• [Problem]: Repeat the data from the line containing "From the visual" through the end of the data, both ends included, and leave the pictures out of your answer.

• [Entries provided]:
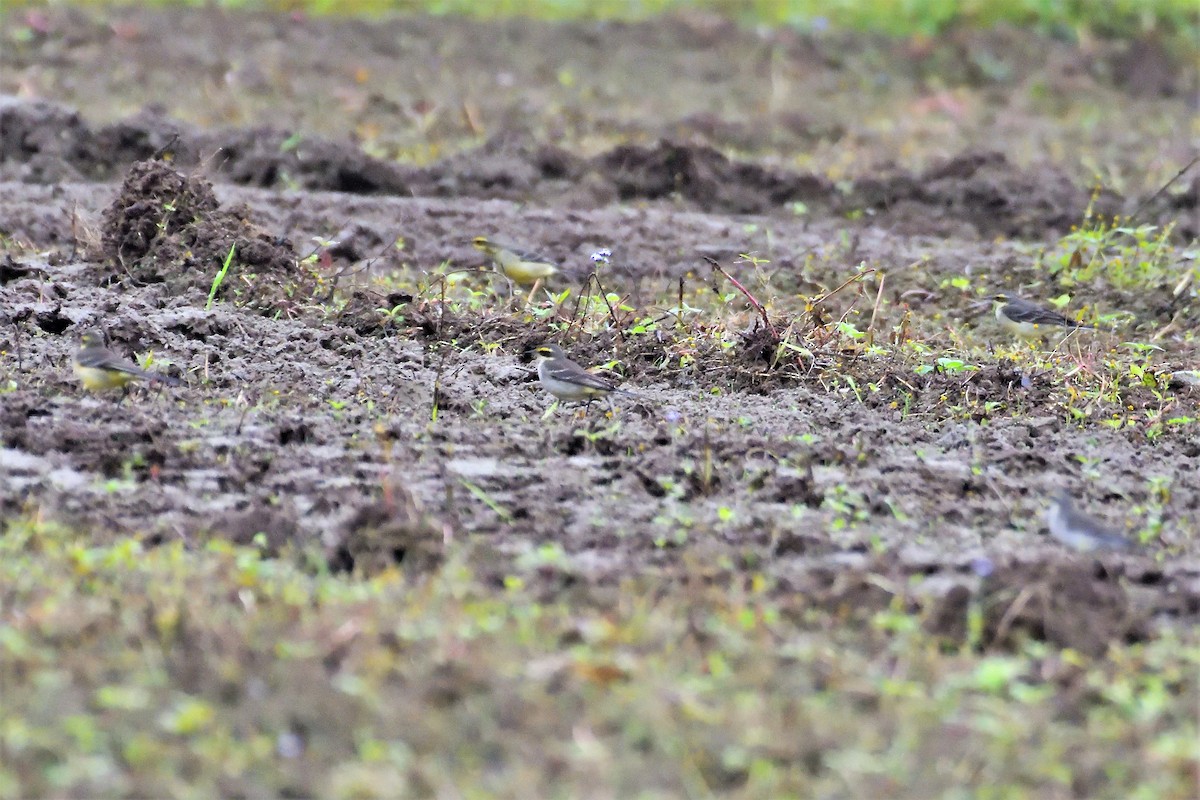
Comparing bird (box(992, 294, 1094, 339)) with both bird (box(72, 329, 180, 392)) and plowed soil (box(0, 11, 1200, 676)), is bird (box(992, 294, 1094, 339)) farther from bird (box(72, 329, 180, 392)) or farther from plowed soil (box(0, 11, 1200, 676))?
bird (box(72, 329, 180, 392))

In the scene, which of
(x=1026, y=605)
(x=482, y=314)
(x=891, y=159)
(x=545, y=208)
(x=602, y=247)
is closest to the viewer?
(x=1026, y=605)

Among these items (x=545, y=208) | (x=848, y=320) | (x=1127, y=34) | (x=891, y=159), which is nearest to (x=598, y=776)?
(x=848, y=320)

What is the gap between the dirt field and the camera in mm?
4887

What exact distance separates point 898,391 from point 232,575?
146 inches

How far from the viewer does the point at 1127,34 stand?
2062 centimetres

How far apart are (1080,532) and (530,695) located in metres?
2.26

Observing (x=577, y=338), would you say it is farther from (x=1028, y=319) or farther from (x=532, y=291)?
(x=1028, y=319)

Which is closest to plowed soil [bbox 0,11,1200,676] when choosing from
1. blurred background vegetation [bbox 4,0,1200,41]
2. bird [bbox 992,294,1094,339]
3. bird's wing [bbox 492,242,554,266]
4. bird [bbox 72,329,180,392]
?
bird [bbox 72,329,180,392]

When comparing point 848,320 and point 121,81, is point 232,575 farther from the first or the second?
point 121,81

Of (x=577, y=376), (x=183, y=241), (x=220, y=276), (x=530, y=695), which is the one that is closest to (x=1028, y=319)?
(x=577, y=376)

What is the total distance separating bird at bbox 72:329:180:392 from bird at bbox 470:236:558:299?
299 centimetres

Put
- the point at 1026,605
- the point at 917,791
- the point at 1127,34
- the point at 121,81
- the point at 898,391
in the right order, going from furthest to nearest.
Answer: the point at 1127,34 < the point at 121,81 < the point at 898,391 < the point at 1026,605 < the point at 917,791

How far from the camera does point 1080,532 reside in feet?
18.4

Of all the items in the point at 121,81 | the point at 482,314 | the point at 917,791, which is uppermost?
the point at 121,81
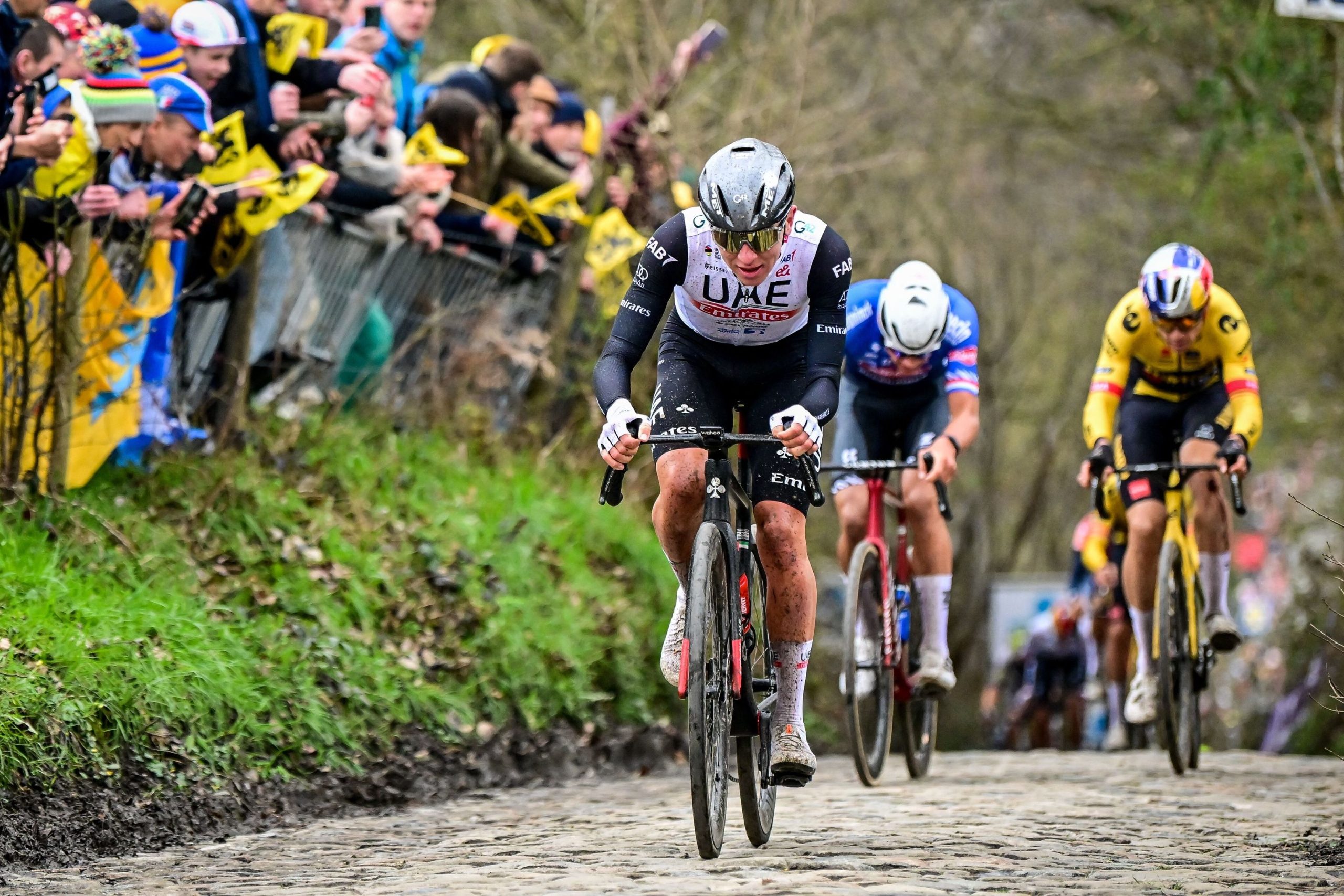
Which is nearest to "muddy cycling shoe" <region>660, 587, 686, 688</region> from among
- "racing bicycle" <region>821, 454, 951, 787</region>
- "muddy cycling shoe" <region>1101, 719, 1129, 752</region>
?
"racing bicycle" <region>821, 454, 951, 787</region>

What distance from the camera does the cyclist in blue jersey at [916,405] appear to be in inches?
361

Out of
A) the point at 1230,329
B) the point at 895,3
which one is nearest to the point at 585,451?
the point at 1230,329

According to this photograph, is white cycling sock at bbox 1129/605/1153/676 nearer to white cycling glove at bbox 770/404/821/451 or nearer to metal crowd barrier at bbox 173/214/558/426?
metal crowd barrier at bbox 173/214/558/426

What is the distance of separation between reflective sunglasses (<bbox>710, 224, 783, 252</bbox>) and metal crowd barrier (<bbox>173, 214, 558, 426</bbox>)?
4.25 m

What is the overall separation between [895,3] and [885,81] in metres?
1.33

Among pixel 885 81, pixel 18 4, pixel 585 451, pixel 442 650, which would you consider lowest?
pixel 442 650

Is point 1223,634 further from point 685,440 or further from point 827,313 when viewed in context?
point 685,440

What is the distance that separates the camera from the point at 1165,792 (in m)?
9.11

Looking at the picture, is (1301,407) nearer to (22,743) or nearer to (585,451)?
(585,451)

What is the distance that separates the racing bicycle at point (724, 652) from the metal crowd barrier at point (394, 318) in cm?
422

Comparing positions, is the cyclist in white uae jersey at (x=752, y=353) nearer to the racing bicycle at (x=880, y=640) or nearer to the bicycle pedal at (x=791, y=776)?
the bicycle pedal at (x=791, y=776)

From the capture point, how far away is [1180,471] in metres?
10.1

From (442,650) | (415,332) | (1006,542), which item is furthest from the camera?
(1006,542)

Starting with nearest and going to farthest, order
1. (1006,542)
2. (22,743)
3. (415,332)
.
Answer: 1. (22,743)
2. (415,332)
3. (1006,542)
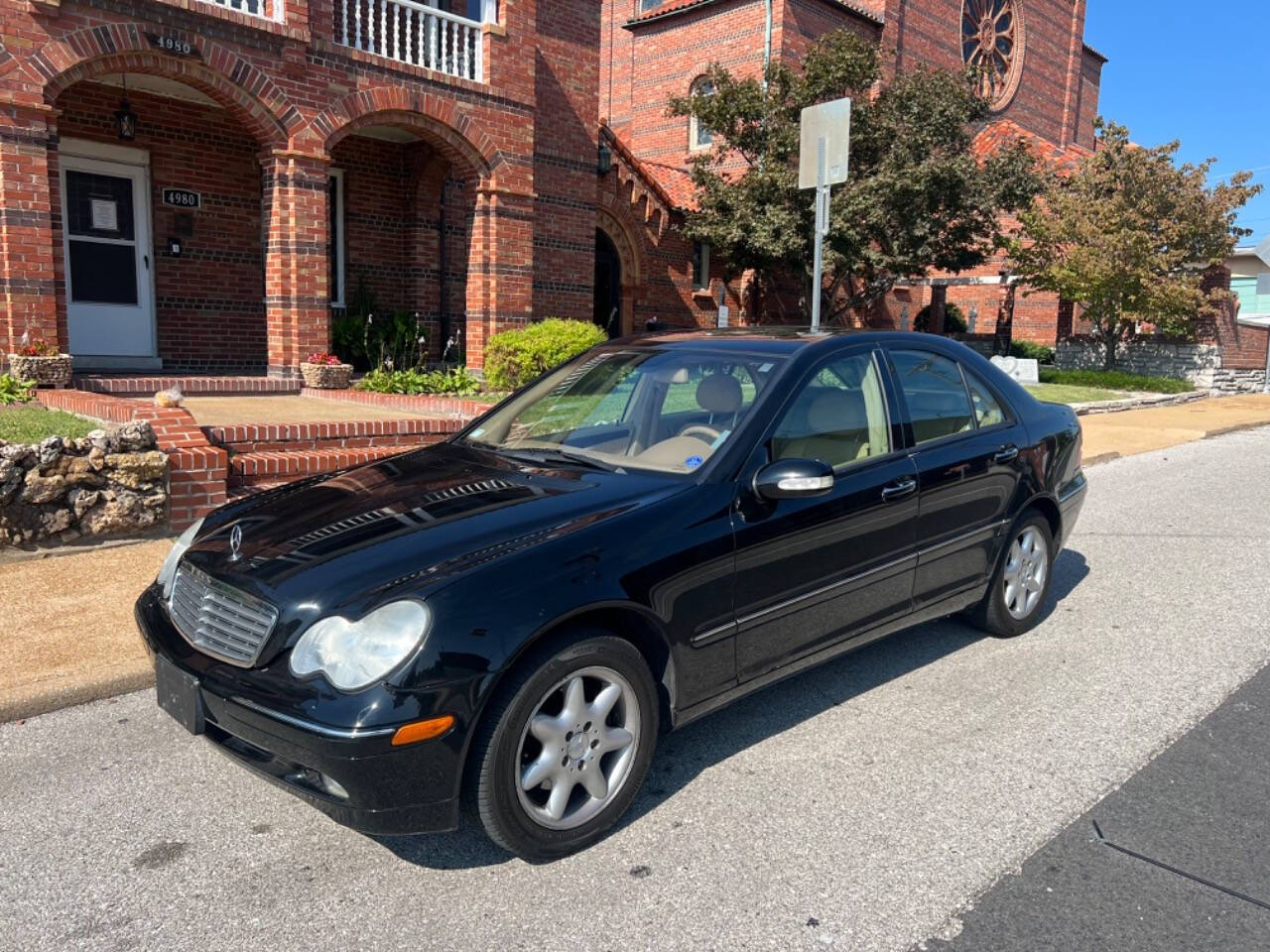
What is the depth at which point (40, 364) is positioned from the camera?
930cm

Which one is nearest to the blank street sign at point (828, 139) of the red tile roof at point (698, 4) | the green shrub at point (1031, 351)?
the red tile roof at point (698, 4)

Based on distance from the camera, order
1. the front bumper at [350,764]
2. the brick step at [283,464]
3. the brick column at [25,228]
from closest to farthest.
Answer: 1. the front bumper at [350,764]
2. the brick step at [283,464]
3. the brick column at [25,228]

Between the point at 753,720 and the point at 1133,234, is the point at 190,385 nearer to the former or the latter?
the point at 753,720

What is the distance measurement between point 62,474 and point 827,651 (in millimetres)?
4744

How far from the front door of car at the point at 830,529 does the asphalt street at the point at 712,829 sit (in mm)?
464

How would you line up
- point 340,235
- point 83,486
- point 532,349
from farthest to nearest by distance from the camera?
point 340,235
point 532,349
point 83,486

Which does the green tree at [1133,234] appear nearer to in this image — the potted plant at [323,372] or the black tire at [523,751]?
the potted plant at [323,372]

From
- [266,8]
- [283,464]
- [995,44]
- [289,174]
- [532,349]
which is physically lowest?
[283,464]

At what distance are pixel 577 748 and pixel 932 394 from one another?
8.57ft

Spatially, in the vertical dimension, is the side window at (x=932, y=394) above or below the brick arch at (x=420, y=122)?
below

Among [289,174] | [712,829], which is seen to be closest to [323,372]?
[289,174]

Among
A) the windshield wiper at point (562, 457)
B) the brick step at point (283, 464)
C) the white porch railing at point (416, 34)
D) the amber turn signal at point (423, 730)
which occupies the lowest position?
the amber turn signal at point (423, 730)

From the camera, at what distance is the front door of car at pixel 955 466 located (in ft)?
14.6

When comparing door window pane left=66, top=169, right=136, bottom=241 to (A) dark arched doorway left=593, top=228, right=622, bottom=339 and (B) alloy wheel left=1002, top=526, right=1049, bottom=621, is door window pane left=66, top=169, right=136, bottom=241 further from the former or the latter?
(B) alloy wheel left=1002, top=526, right=1049, bottom=621
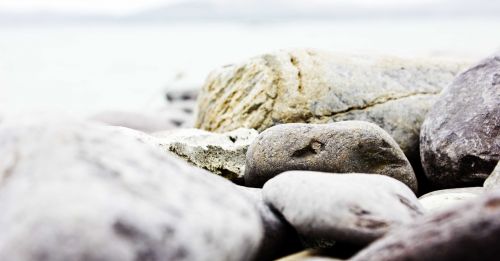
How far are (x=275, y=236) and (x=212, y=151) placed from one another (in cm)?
135

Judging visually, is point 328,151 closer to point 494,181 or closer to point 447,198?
point 447,198

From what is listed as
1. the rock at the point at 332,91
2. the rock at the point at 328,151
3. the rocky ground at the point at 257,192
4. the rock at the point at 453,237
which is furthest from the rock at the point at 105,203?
the rock at the point at 332,91

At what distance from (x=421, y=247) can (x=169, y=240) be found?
29.5 inches

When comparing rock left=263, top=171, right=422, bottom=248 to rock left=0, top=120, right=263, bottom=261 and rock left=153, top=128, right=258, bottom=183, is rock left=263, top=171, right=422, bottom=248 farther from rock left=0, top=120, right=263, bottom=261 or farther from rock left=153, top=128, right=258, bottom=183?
rock left=153, top=128, right=258, bottom=183

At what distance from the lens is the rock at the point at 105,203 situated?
1640 millimetres

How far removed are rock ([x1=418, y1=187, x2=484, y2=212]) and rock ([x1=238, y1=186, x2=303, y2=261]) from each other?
70 centimetres

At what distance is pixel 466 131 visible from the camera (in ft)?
11.3

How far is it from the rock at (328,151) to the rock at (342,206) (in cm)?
77

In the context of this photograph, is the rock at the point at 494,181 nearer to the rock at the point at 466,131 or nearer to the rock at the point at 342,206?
the rock at the point at 466,131

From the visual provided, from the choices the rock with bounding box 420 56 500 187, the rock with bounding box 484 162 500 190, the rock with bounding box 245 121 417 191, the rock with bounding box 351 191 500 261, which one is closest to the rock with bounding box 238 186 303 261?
the rock with bounding box 351 191 500 261

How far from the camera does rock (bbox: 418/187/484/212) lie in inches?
110

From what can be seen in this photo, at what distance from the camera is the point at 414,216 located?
2.19 m

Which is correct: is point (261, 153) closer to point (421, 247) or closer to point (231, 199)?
point (231, 199)

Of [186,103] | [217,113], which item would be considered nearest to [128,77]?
[186,103]
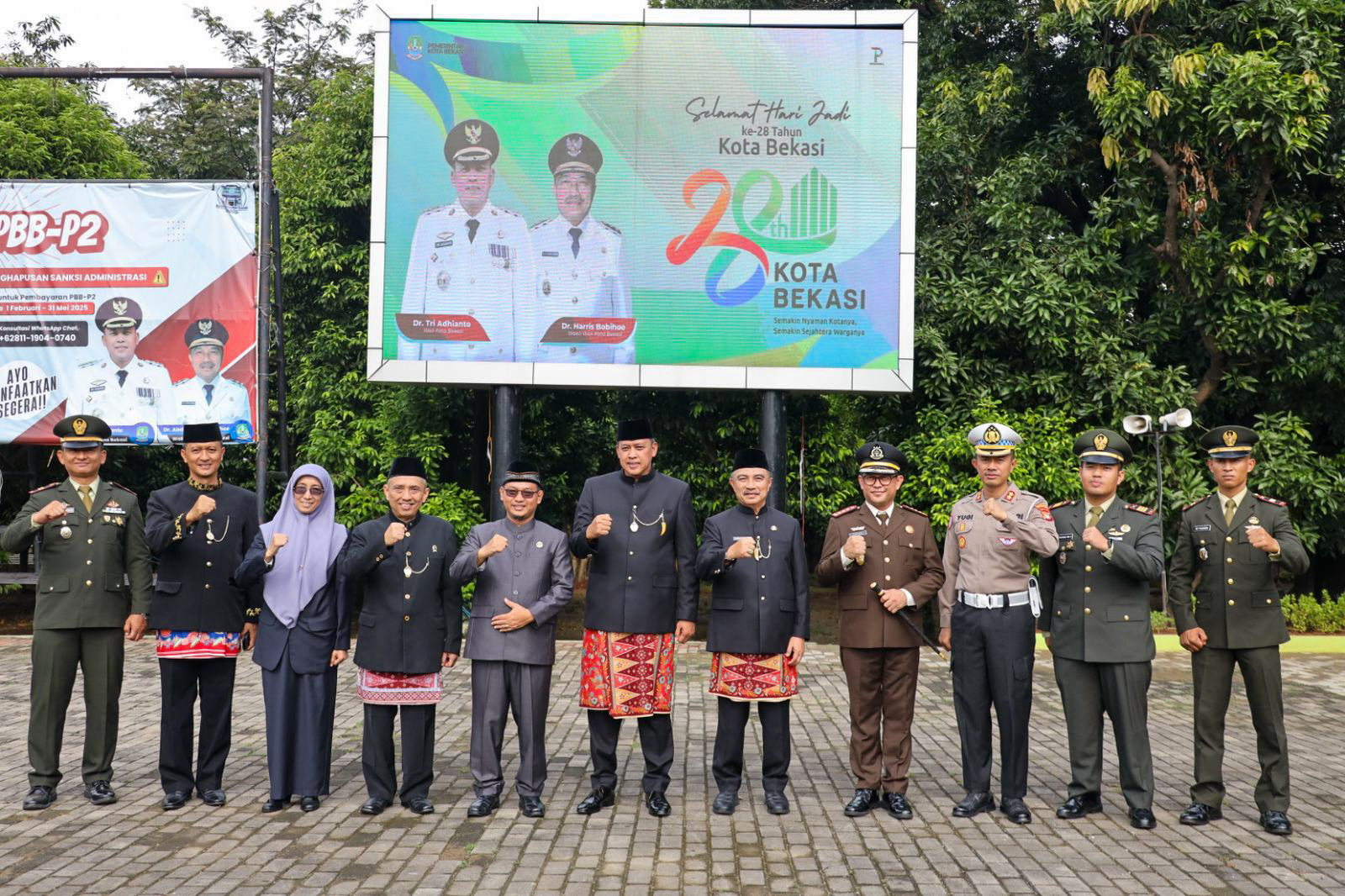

• [Output of the task]:
From the visual provided, from the choices the rock with bounding box 420 56 500 187, the rock with bounding box 484 162 500 190, the rock with bounding box 245 121 417 191, the rock with bounding box 351 191 500 261, which one is closest to the rock with bounding box 238 186 303 261?
the rock with bounding box 351 191 500 261

How far from the camera does rock (bbox: 418/187/484/212) lie in inches?
110

From what can be seen in this photo, at what distance from the camera is the point at 414,216 located?
2.19 m

Which is correct: is point (261, 153) closer to point (421, 247) or closer to point (231, 199)?
point (231, 199)

Of [186,103] | [217,113], which item would be considered nearest to [128,77]?
[186,103]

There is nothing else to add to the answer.